Na tentativa de evitar que a morte do irmão entre para as estatísticas de impunidade, um lanterneiro do Distrito Federal decidiu voltar para a sala de aula e se formar em direito. Maurício Araújo é irmão do auxiliar de serviço gerais Antônio de Araújo, encontrado morto em 2013 após uma abordagem policial em Arapoanga, região de Planaltina.
Dois anos e seis meses depois do assassinato, ninguém foi punido pelo crime. “Foi cinco meses e 21 dias de luta, de decepções, humilhações, de fatos que eu nunca imaginei que pudesse acontecer comigo”, diz Maurício, citando o período em que o corpo ficou desaparecido.
Araújo desapareceu em 27 de maio de 2013,após ser abordado por policiais militares da região dentro da chácara de um sargento da corporação, no Córrego do Atoleiro. Os restos mortais foram encontrados quase seis meses depois, em 21 de novembro, em uma área de cerrado em outra região de Planaltina.
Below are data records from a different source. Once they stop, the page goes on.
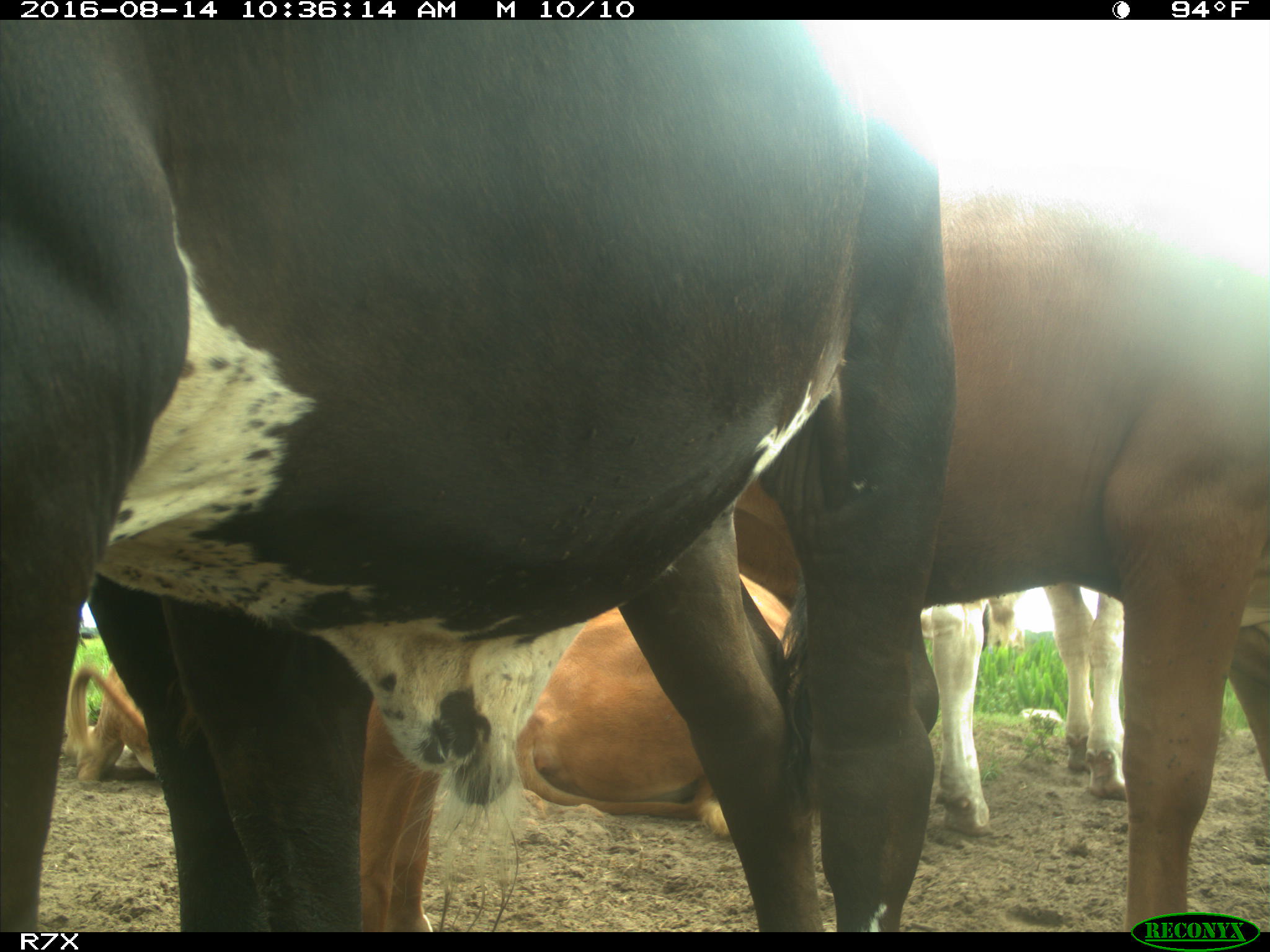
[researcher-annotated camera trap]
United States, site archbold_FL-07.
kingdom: Animalia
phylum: Chordata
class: Mammalia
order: Artiodactyla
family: Bovidae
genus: Bos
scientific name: Bos taurus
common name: domestic cow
No mesmo dia, o irmão diz ter feito uma promessa a si mesmo. “[Prometi] que a morte dele não seria mais uma, que a morte dele seria um exemplo de justiça a ser seguido”, afirma. Com a nota do Exame Nacional do Ensino Médio (Enem), ele conseguiu vaga em uma faculdade da Asa Sul, no fim do ano passado.
Maurício mora e trabalha em Planaltina, e usa metade do salário de R$ 2 mil para custear os estudos. Neste mês, ele concluiu o primeiro ano de faculdade e já definiu: quer atuar como promotor.
“Se [o julgamento] passar de quatro anos, eu estarei como assistente de acusação. Isso é fato, já coloquei na minha cabeça. São meses contados, dias após dias, igual eu conto desde o desaparecimento do Antônio. Todos os dias, eu confiro os processos que tem na Justiça, os andamentos, procuro conhecer. Se demorar, eu estarei como assistente de acusação e ninguém vai me impedir”, afirma o estudante.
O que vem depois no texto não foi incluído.